Les brèves de la revue BJDU
L’actualité jurisprudentielle du droit de l’urbanisme sélectionnée par le comité de rédaction du BJDU.

OPÉRATIONS D’AMÉNAGEMENT URBAIN

CE 2 mars 2026, Société La Caravelle, n°500405

L’administration peut-elle s’opposer à un lotissement au motif qu’elle n’est pas en mesure d’indiquer dans quels délais et par qui seront réalisés les travaux d’assainissement nécessaires ?

Procédures d’intervention foncière – Lotissements – Autorisation de lotir – Contenu de l’autorisation – Légalité interne de l’autorisation – Conditions – 1. Respect des règles d’urbanisme tendant à la maîtrise de l’occupation des sols – Existence : oui, dans la mesure permise par la description du projet des futures constructions dans le dossier de demande – 2. Projet nécessitant des travaux portant sur les réseaux publics, compte tenu de l’aménagement projeté (art. L. 111-11 du code de l’urbanisme) – Autorité compétente devant être en mesure d’indiquer dans quel délai et par quelle collectivité publique ces travaux doivent être exécutés (même article) – Existence : oui.

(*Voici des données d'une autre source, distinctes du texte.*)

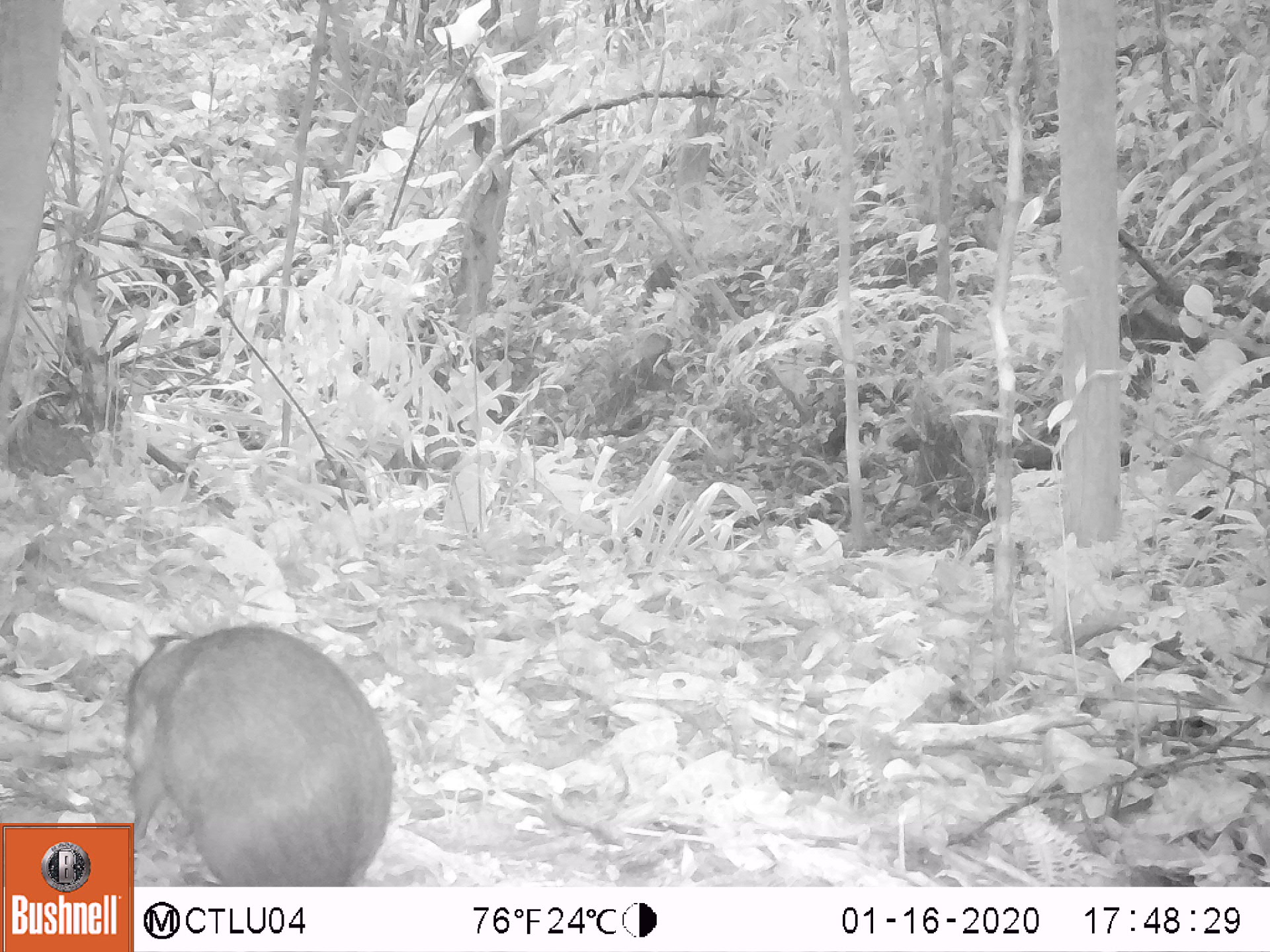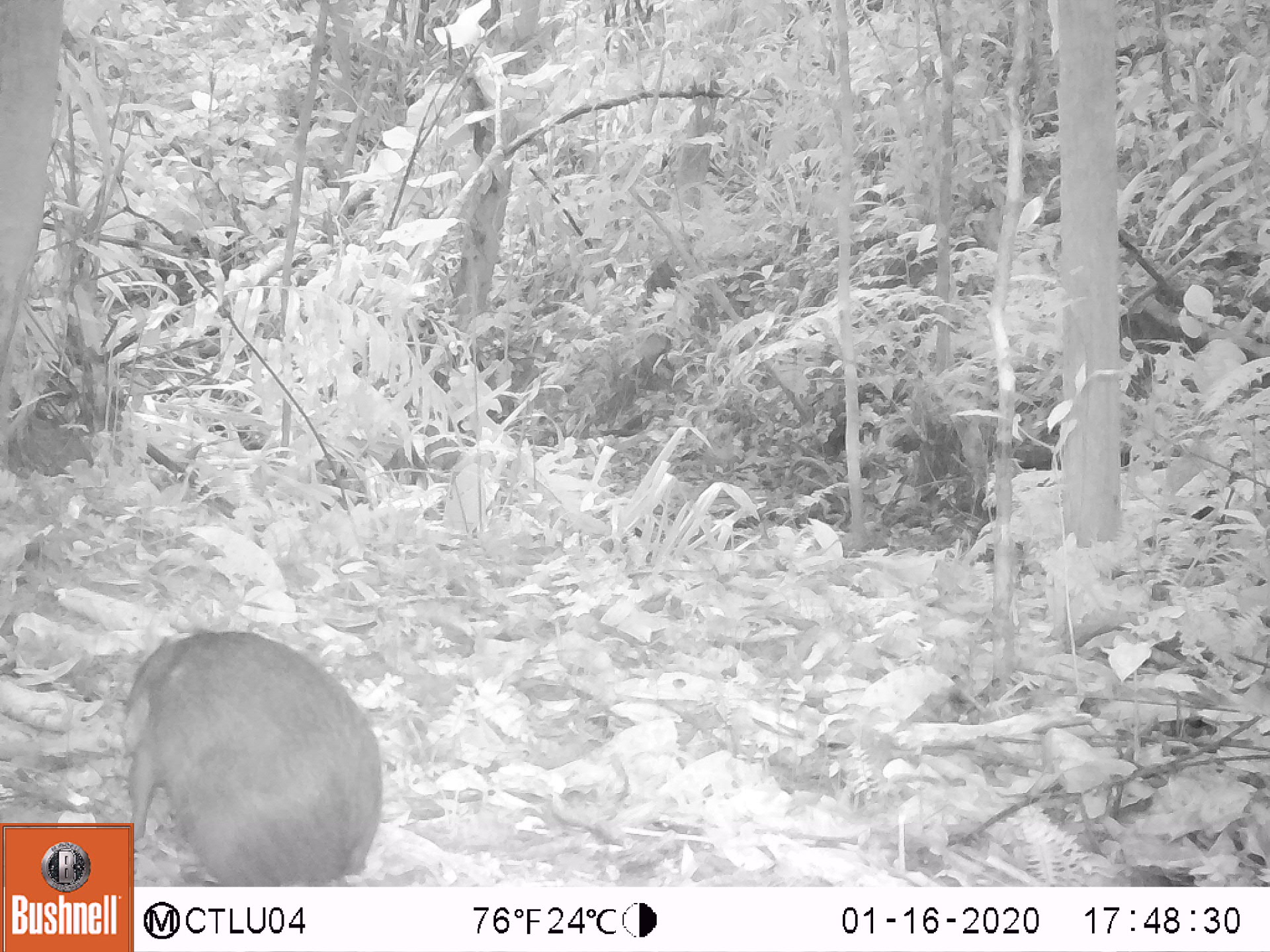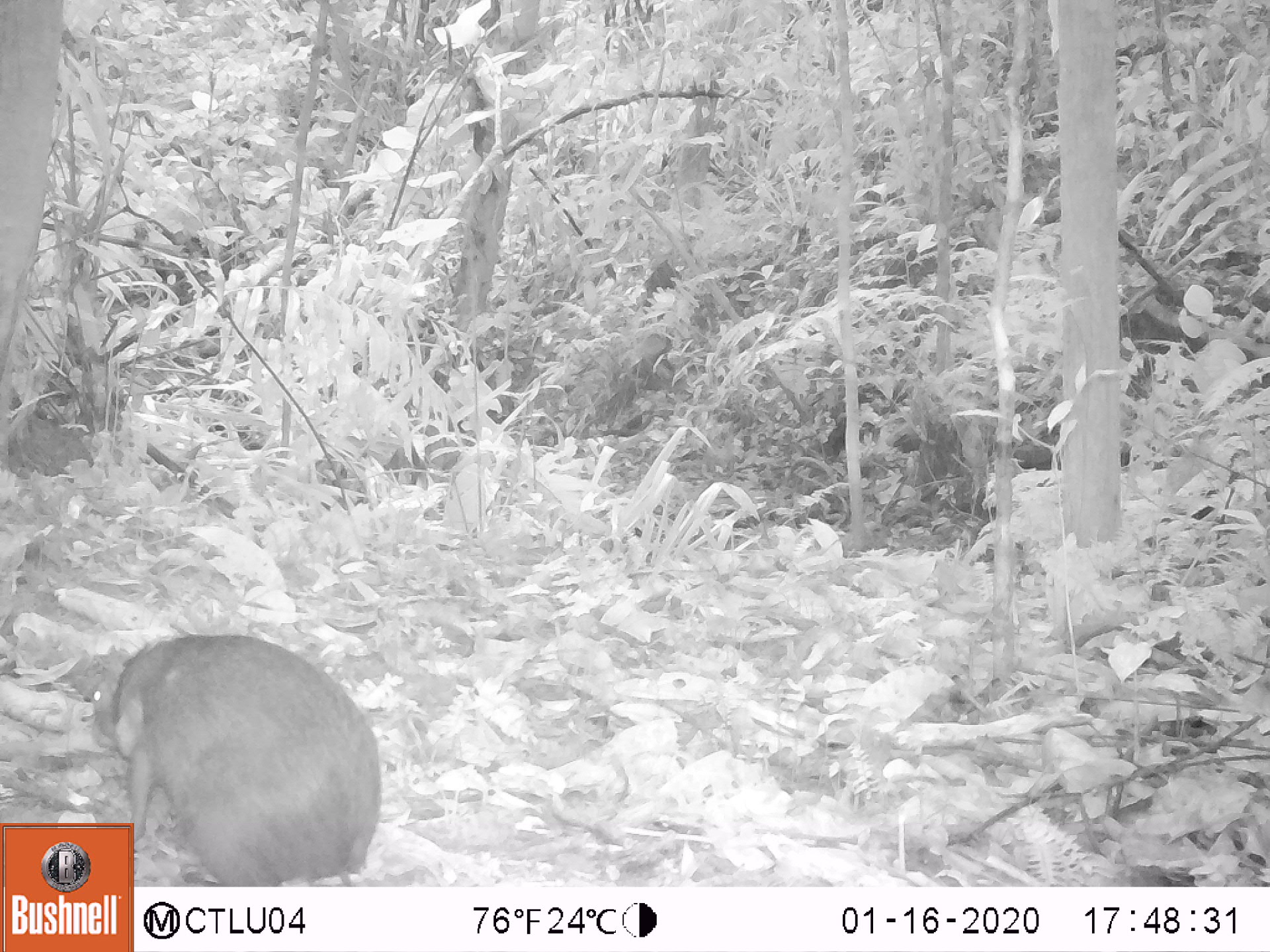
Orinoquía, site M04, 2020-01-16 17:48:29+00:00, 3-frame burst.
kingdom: Animalia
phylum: Chordata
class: Mammalia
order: Rodentia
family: Dasyproctidae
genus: Dasyprocta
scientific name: Dasyprocta fuliginosa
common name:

  1. Les lotissements doivent respecter les règles tendant à la maîtrise de l’occupation des sols édictées par le code de l’urbanisme ou les documents locaux d’urbanisme, même s’ils n’ont pour objet ou pour effet que de permettre le détachement d’un lot d’une unité foncière. Il appartient, en conséquence, à l’autorité compétente de refuser le permis d’aménager ou de s’opposer à la déclaration préalable lorsqu’un projet de lotissement permet l’implantation de constructions dont la compatibilité avec les règles d’urbanisme ne pourra être ultérieurement assurée lors de la délivrance des autorisations d’urbanisme requises. 2. Il en va également ainsi lorsque, compte tenu de la destination de l’aménagement projeté, des travaux portant sur les réseaux publics de distribution d’eau, d’assainissement ou de distribution d’électricité sont nécessaires pour assurer la desserte du projet et que l’autorité compétente n’est pas en mesure d’indiquer dans quel délai et par quelle collectivité publique ou par quel concessionnaire de service public ces travaux doivent être exécutés.